Domande di studio >>
1. Secondo il brano, di quale sostanza la risata fa diminuire la secrezione, migliorando la risposta immunitaria?
2. Copia dal brano, senza alcuna modifica, la parte che comincia con "La ricerca ha" e termina con "mentale (Adams, 1999).".
3. In base al brano, perché in ospedale la presenza di figure con ruolo ludico come il dottore clown diventa di fondamentale importanza?

Ridere è un’attività che travolge meccanismi mentali, sblocca sistemi neurovegetativi, offre sponde al cognitivo, lubrifica la relazione sociale, diviene sistema pedagogico: fa scintillare la vita che è in noi (Fioravanti e Spina, 2006).
La ricerca ha dimostrato i diversi effetti benefici della risata: incrementa la secrezione di sostanze chimiche naturali, catecolamine ed endorfine che migliorano il senso di benessere generale (Adams, 1999); aumenta a livello cerebrale l’attività elettrochimica, con conseguente maggiore reattività, creatività e acutezza mentale, grazie alla produzione di beta endorfine responsabili dell’innalzamento della soglia della percezione del dolore (Fioravanti e Spina, 2006); diminuisce la secrezione di cortisolo e abbassa il tasso di sedimentazione, migliorando la risposta immunitaria; purifica le vie respiratorie superiori; provoca una ginnastica addominale che ha effetti profondi sull’apparato digerente; diminuisce l’insonnia, poiché le tensioni interne diminuiscono; è un antidoto allo stress. In sintesi l’humour costituisce il fondamento di una buona salute mentale (Adams, 1999).
I pericoli che possono sorgere, come conseguenza del trauma emotivo che accompagna l’ospedalizzazione in età evolutiva, sono resi noti ormai da tempo ma ancora oggi sono pochi gli ospedali pediatrici italiani che si occupano seriamente di questa questione (Capurso, 2001). Ogni piccolo paziente che entra in ospedale porta con sé, non solo la sua malattia ma anche il suo “essere bambino”, che è indissolubilmente collegato a una parte sana, ricca di potenzialità, di attitudini, di competenze. Come in ospedale c’è un personale che si occupa della malattia, deve esserci anche un personale che si occupa della parte sana del bambino. Ecco allora che, affianco a medici, infermieri e psicologici, la presenza di figure con ruolo ludico come il dottore clown, diventa di fondamentale importanza.

Dati dell'esercizio >>
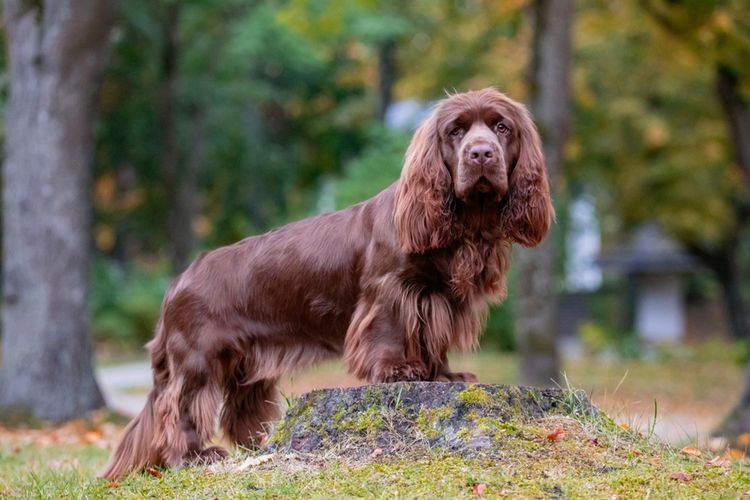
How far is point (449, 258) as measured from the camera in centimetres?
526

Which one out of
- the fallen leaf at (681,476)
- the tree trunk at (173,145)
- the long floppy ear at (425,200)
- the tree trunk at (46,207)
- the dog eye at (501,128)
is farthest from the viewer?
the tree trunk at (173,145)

==

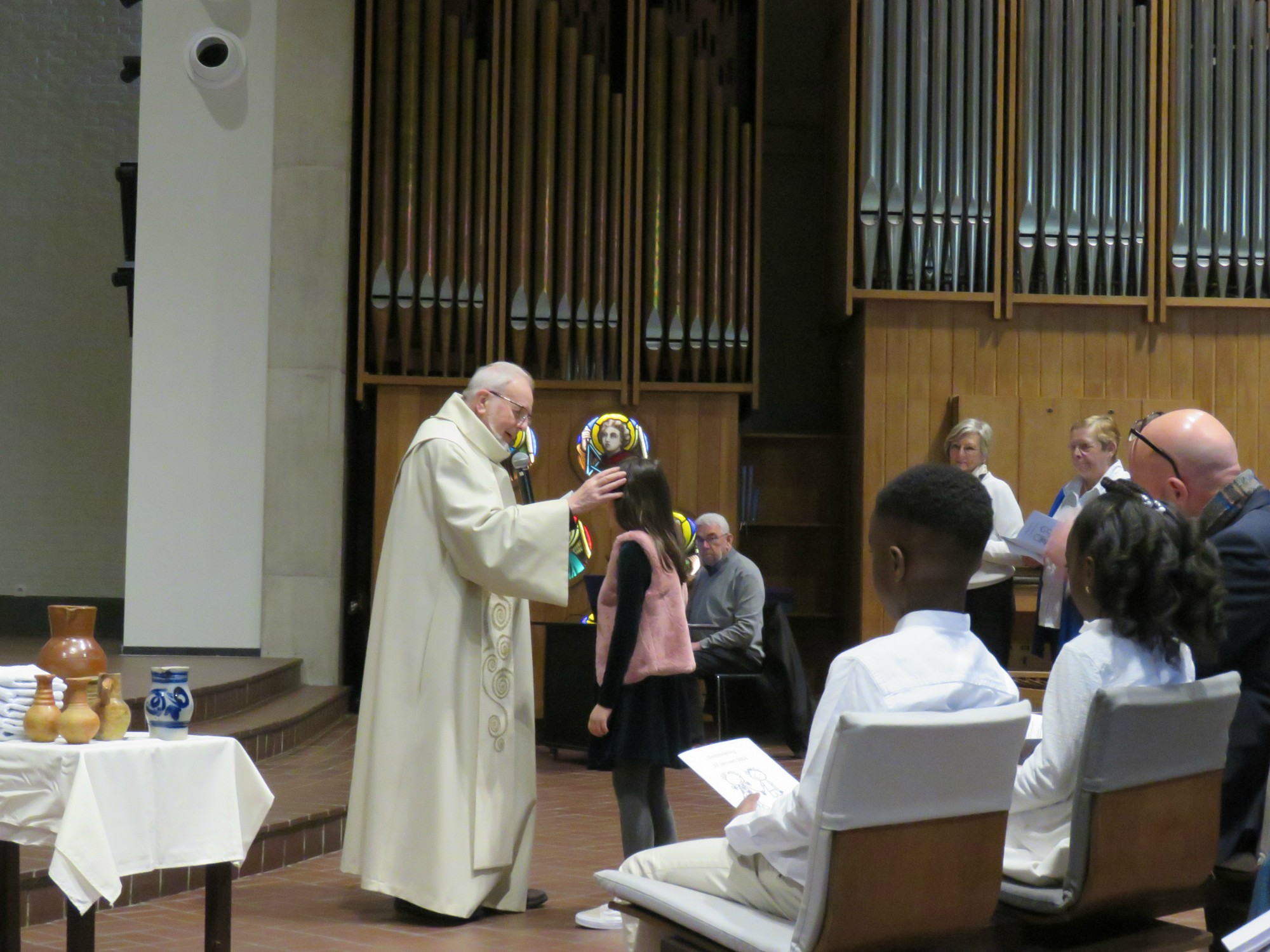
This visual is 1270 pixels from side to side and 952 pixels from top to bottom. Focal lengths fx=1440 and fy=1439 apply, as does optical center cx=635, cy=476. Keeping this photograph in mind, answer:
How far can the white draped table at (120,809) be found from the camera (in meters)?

Risposte per esercizio >>
1. Del cortisolo.

2.
La ricerca ha dimostrato i diversi effetti benefici della risata: incrementa la secrezione di sostanze chimiche naturali, catecolamine ed endorfine che migliorano il senso di benessere generale (Adams, 1999); aumenta a livello cerebrale l’attività elettrochimica, con conseguente maggiore reattività, creatività e acutezza mentale, grazie alla produzione di beta endorfine responsabili dell’innalzamento della soglia della percezione del dolore (Fioravanti e Spina, 2006); diminuisce la secrezione di cortisolo e abbassa il tasso di sedimentazione, migliorando la risposta immunitaria; purifica le vie respiratorie superiori; provoca una ginnastica addominale che ha effetti profondi sull’apparato digerente; diminuisce l’insonnia, poiché le tensioni interne diminuiscono; è un antidoto allo stress. In sintesi l’humour costituisce il fondamento di una buona salute mentale (Adams, 1999).

3. Ogni piccolo paziente porta con sé, oltre alla malattia, il suo "essere bambino", cioè una parte sana ricca di potenzialità, attitudini e competenze. Come c'è un personale che si occupa della malattia, deve esserci anche un personale che si occupa di questa parte sana del bambino.